In fly-fishing, anglers use an almost weightless lure, often made from materials like feathers and thread, called a “fly,” named for its insectlike appearance. Saltwater fly-fishing is a growing sport on Long Island, with a handful of captains like Derr running exclusive charters.

“It’s a great sport and it’s gained some popularity,” says Captain Vinny Catalano, who has been running fly-fishing charters for 15 years. “A lot of guys start just regular fishing, but then as they want to challenge themselves, they get into fly-fishing. It’s the hardest way to catch them, you’re playing the tough game.”

During the late spring Catalano takes clients out around the entire North Shore of Long Island, the North Fork and Montauk looking for striped bass in small flat boats that can go close to shore. Like Derr, as the waters warm up he switches to a bigger boat, fishing for striped bass, bluefish and albacore tuna farther offshore.
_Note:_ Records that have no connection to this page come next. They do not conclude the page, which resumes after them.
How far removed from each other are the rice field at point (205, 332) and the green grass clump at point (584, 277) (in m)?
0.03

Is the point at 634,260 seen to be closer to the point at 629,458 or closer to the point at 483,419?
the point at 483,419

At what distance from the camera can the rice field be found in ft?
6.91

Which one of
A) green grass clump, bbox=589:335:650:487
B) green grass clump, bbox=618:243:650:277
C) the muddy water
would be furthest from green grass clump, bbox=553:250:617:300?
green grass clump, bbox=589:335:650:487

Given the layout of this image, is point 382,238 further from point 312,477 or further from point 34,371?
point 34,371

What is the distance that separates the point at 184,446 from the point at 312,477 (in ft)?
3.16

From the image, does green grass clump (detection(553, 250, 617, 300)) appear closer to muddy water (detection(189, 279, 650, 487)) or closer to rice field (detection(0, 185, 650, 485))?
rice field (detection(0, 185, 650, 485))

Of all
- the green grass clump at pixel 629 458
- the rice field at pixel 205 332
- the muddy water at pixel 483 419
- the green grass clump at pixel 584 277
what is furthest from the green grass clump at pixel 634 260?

There’s not much you need to get started fly-fishing, except for some patience and perhaps the ability to not be embarrassed when you make a mistake. Both Derr and Catalano provide the gear: fly rods, spinning rods, flies, lures, etc., and offer half-day and full-day charters. Prices start at around $450 for a half day. The fall tends to be the more popular time for serious anglers and boat charters are booked quickly. In the flat skiffs, Derr and Catalano will take out a maximum of two anglers at a time and suggest that no more than three is best in the 23-foot boats used offshore.

Most Long Island fly-fishing charters practice catch and release, the captains said.

For Derr and Catalano fly-fishing is more about the sport, the camaraderie that comes from chasing the fish, sharing in someone’s catch and the pure joy of being on the water. Each man has probably seen more sunrises than most, not to mention more sunfish, humpback whales and dolphins.

“It’s an office you can’t beat,” Catalano said.